Issues found	Are experiments valuable?
Issues fixed	Are we improving?

Recommendations¶

For SRE Teams:

Start with registry unavailability. It's common, impactful, and easy to test. Block your package registries and see what breaks.
Test your caches. Verify that cached dependencies actually enable offline builds. Many teams assume caching works but never verify.
Automate experiments. Run chaos tests regularly, not just once. Supply chain resilience degrades as dependencies change.

For DevOps Engineers:

Design for degradation. Build systems should handle dependency failures gracefully—fallback to caches, skip non-essential steps, provide clear errors.
Implement circuit breakers. Don't let one slow registry block all builds. Timeout, fail fast, and fall back.
Document recovery procedures. When chaos reveals vulnerabilities, document how to recover. Runbooks save time during real incidents.

For Organizations:

Include supply chain in chaos programs. If you do chaos engineering for production services, extend it to build and deployment infrastructure.
Budget for resilience. Local mirrors, redundant registries, and robust caching cost money but pay off during outages.
Learn from experiments. Chaos engineering that doesn't drive improvement is just chaos. Close the loop from findings to fixes.

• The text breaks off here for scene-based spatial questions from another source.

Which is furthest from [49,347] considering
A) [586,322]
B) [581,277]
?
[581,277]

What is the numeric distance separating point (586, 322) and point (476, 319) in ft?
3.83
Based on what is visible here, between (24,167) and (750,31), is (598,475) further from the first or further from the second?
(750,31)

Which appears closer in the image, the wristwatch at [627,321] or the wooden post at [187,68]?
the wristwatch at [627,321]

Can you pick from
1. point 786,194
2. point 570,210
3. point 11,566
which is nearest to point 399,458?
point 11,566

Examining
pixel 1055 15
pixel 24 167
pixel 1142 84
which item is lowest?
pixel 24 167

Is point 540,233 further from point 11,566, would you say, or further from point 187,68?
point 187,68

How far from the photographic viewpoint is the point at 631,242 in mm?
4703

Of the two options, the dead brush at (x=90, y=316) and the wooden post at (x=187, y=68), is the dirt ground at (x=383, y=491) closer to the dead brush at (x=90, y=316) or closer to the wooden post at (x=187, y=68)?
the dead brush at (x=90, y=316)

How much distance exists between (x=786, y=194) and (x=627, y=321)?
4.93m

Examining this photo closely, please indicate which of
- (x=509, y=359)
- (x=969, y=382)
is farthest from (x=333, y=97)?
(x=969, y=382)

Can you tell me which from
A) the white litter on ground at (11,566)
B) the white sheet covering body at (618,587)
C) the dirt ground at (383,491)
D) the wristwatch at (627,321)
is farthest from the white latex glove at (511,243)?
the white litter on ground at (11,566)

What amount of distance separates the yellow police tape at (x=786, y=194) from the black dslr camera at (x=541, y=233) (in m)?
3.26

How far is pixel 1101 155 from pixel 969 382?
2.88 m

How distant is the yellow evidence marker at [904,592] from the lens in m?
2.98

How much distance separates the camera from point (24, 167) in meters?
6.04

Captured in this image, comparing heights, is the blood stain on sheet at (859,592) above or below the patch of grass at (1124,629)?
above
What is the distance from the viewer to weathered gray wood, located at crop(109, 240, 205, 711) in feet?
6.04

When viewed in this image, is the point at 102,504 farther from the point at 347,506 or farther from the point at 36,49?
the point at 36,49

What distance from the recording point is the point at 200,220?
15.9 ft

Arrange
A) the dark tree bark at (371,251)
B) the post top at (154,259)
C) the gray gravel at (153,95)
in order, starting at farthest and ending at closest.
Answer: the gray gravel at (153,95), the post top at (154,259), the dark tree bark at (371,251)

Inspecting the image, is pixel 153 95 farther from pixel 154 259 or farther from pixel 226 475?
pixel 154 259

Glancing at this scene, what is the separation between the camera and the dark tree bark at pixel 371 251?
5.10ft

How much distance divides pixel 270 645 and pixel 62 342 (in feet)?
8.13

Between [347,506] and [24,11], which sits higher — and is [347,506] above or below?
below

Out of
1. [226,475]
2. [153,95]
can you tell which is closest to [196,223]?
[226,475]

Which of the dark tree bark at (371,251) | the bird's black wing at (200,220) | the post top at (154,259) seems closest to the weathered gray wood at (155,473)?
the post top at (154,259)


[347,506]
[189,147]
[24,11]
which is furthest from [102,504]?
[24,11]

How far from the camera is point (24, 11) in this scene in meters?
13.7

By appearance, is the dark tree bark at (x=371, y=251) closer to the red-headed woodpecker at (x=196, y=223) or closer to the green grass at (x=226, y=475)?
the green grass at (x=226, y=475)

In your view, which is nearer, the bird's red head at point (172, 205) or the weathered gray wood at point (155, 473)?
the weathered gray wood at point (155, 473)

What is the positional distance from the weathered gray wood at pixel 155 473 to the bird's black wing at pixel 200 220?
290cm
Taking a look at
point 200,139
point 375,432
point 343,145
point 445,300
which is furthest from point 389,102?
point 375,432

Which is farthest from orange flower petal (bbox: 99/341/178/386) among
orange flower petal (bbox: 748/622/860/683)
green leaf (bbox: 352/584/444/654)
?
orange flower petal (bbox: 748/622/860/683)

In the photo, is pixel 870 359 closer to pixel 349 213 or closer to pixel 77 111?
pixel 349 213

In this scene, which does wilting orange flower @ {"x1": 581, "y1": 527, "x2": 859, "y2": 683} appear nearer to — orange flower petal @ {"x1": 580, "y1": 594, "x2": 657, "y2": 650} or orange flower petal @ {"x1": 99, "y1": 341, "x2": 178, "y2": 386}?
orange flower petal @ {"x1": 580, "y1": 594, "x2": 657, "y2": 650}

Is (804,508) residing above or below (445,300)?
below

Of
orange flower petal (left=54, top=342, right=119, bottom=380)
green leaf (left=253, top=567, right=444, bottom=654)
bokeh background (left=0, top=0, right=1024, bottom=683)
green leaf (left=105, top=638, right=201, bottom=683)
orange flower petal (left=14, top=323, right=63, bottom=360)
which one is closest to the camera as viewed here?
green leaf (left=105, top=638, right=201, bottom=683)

Supply chain chaos engineering reveals vulnerabilities that only manifest during failures—exactly when you can least afford surprises. The 2016 npm incident, the 2024 PyPI outages, and countless smaller disruptions demonstrate that registry unavailability isn't hypothetical. Organizations that test their resilience before crises recover faster when crises occur. Those that don't discover their vulnerabilities at the worst possible time.